Even so he had enough integrity and objectivity to try to make the best of it. If he had made an unfortunate marriage so had she. He answered her letters dutifully. He sent her as large an allotment as he could afford, and, when she asked for it, the money for the down payment on the house, more than half the money he had saved for writing his book when the war ended. He tried to keep his thoughts loyal to her and to give her the benefit of whatever doubts he had. Meanwhile he lived on his nerve and by his sense of duty. Neither of these was enough to sustain a man indefinitely in the operational area. The last seven weeks before the ship was lost there was an average of eight or ten general quarters a day, but they didn’t disturb him much because he had given up sleeping almost entirely.
Now there were no more doubts. Lorraine’s morals, like her mind, had been as light as a net balloon. The only mystery was why he had not seen it on the first night.
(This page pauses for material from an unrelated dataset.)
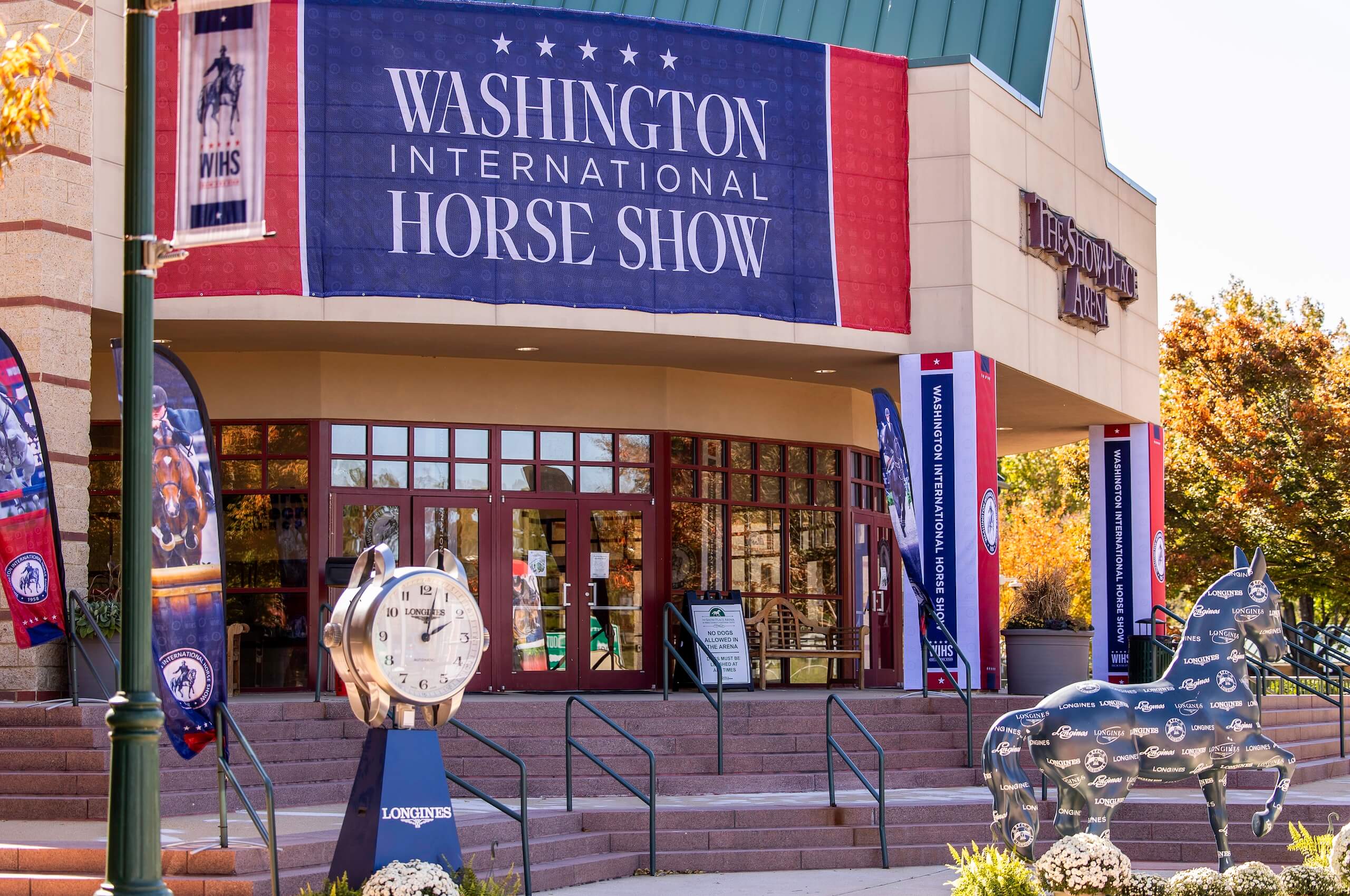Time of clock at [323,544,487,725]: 2:02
As casually as any tart she had let him pick her up and take her to his hotel room. He suspected he was only one in a long series of lovers that did not end with him, a second-class private in the nocturnal army that had bivouacked on her young mons . Perhaps the man who had caught her on this porch with Garth had been her steady lover, but even if that was so, she had been willing to be unfaithful to him, and with such a creature as Garth. He couldn’t hate the girl who had betrayed him and then died suddenly in the midst of her light sins. She had nothing to lose but her life, and she had lost it. Her body was already half turned to dust. All his hatred settled on the man who had been the last to violate her bed, the shadowy man who had taken her life as hostage to his jealousy.
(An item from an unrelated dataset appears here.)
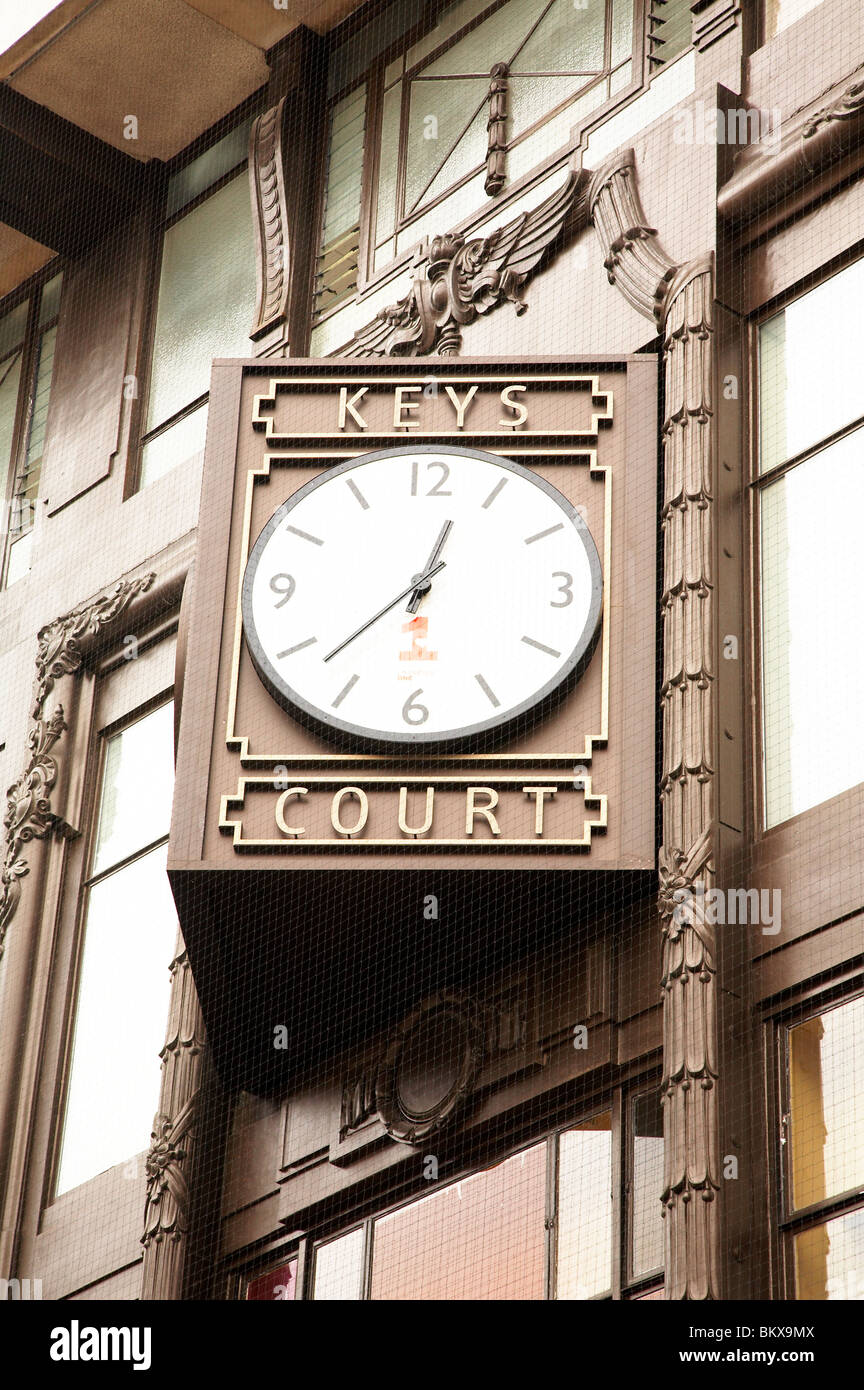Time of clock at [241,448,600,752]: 12:37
The screen door creaked behind him, and he jumped up to meet Lorraine’s father, who was framed in the doorway like a living portrait of depression.
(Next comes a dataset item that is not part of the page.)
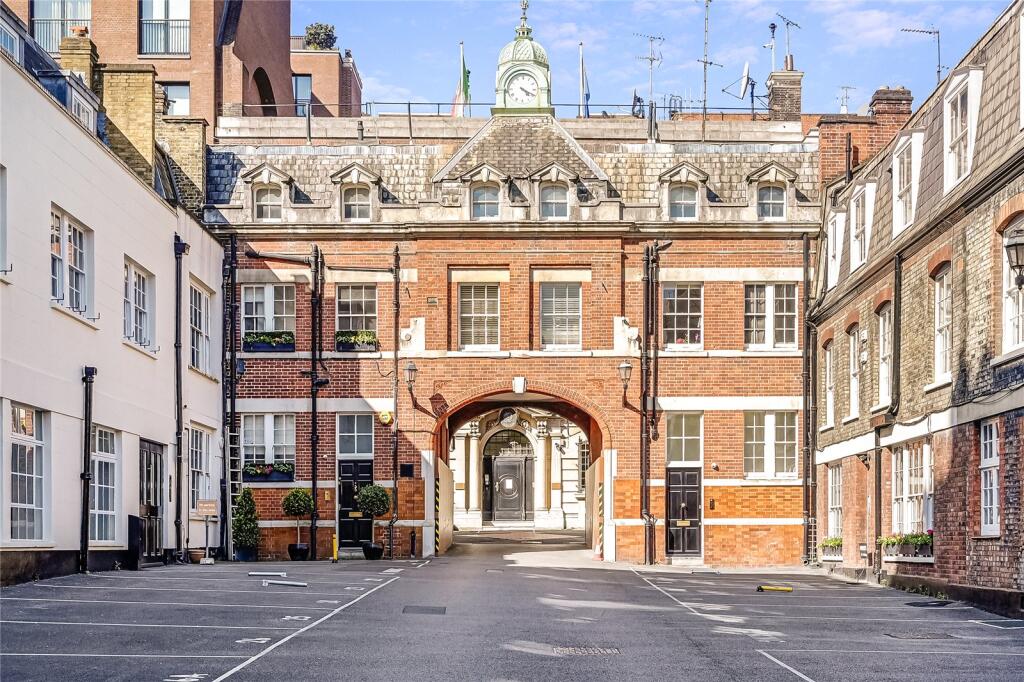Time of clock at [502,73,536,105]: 4:19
“That’s your son-in-law, Pa. Lieutenant Bret Taylor, no less. Go on out and make yourself sociable.”
Berker pushed the screen door partly open and slid through. He was wearing a faded denim shirt that gaped open at the neck, showing the mat of wiry hair on his chest, a shade darker than his gray stubble beard. His breath was winy, and the whites of his swollen eyes were wine red. He held out a grime-cracked hand with the forefinger cut off below the first joint.
“I’m glad to meet you,” Bret said as they shook hands.
“Same here. I guess you noticed I got a missing finger. Lost it in a corn cutter in 1915. I went down in the silo to look for it, but couldn’t find it. Probably made pretty good ensilage at that–”
“Now, Pa, the Lieutenant don’t want to hear about that.” She smiled apologetically at Bret. “It’s the first thing he wants to tell them about whenever he meets anybody.”